-- TASK BRIEF --
Write out everything from the line containing "Observing the photograph, how" down to the line containing "(x=225, y=255), (x=15, y=56), (x=190, y=27), (x=29, y=126)", including both of those lines, with each line reproduced verbatim.

** Start RECORDED DATA **

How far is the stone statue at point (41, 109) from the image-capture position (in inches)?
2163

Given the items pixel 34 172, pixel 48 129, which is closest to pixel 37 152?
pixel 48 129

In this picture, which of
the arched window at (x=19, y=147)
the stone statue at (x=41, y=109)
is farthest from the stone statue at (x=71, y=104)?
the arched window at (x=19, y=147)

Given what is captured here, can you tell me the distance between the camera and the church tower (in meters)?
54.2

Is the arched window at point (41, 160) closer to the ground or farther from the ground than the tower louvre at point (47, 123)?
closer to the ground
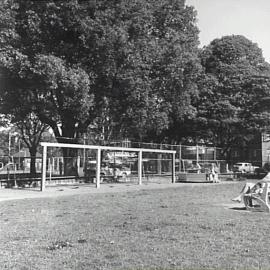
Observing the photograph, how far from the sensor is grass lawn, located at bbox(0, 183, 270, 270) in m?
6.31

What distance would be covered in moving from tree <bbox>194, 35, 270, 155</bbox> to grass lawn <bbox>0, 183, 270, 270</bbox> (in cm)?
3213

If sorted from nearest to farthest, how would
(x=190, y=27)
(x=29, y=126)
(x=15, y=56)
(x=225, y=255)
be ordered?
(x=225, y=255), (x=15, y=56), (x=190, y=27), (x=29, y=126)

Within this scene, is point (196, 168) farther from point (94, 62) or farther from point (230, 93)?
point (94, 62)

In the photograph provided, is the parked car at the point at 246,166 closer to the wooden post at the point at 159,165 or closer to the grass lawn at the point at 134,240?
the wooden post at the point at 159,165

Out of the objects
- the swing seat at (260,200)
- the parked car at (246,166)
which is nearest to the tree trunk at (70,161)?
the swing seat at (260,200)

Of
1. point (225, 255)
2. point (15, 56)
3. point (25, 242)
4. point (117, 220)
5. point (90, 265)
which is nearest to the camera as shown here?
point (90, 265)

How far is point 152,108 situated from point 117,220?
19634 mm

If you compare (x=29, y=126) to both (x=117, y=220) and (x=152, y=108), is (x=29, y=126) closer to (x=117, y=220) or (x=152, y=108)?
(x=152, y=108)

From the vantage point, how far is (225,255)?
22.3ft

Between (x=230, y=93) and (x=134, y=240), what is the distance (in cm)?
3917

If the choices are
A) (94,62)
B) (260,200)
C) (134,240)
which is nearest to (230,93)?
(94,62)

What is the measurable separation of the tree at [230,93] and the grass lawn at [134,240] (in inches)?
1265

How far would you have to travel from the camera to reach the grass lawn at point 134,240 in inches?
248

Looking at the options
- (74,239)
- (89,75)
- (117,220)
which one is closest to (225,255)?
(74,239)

** End RECORDED DATA **
** Start RECORDED DATA **

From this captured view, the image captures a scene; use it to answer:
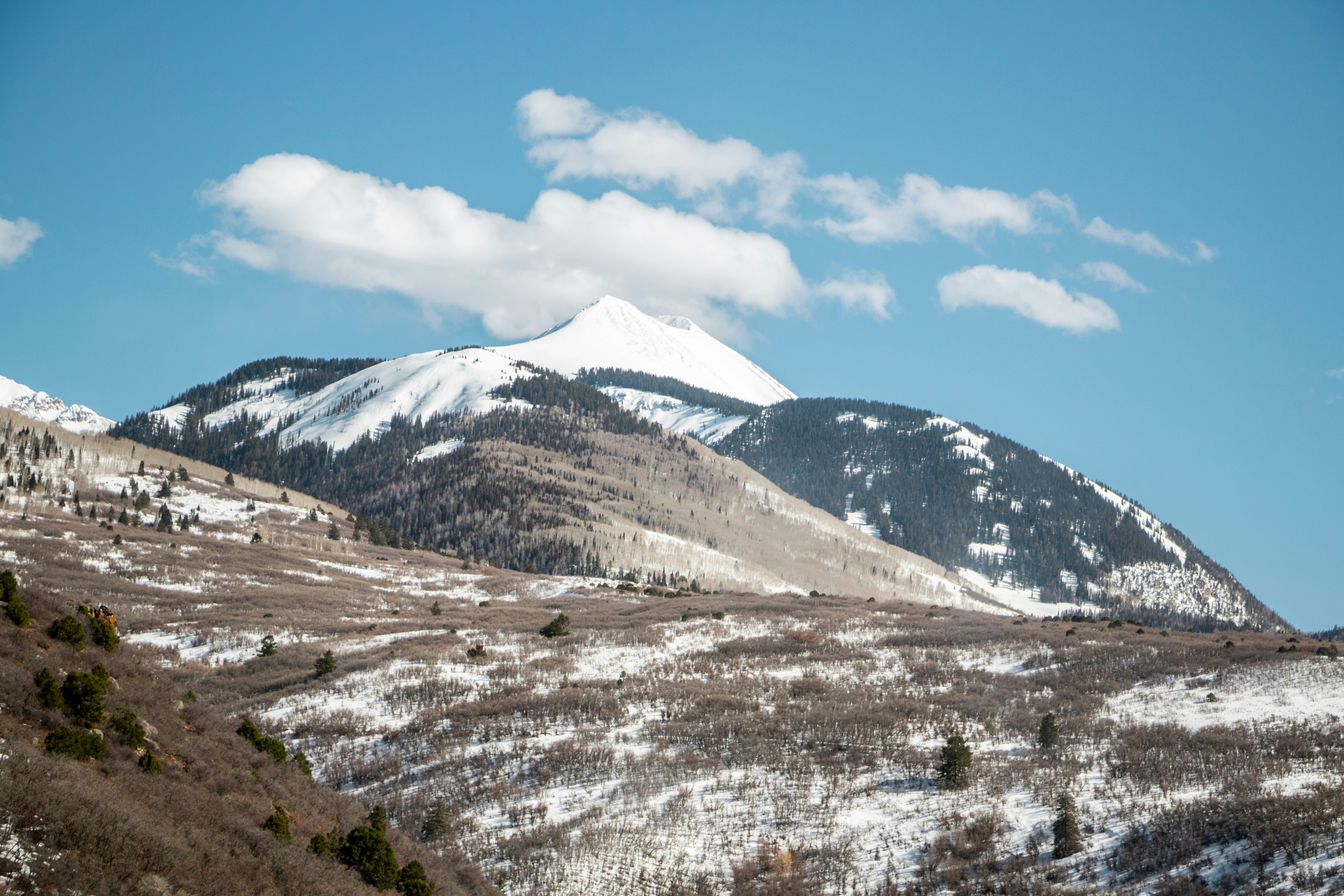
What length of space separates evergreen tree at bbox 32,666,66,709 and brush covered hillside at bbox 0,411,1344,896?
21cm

** End RECORDED DATA **

-- SOLUTION BELOW --
Observing the photograph, how far from the sensor is grass lawn, located at bbox(0, 183, 270, 270) in m?
6.31

What distance would be covered in moving from tree <bbox>194, 35, 270, 155</bbox> to grass lawn <bbox>0, 183, 270, 270</bbox> (in cm)?
3213

If sorted from nearest to farthest, how would
(x=190, y=27)
(x=29, y=126)
(x=15, y=56)
(x=225, y=255)
be ordered?
(x=225, y=255), (x=15, y=56), (x=190, y=27), (x=29, y=126)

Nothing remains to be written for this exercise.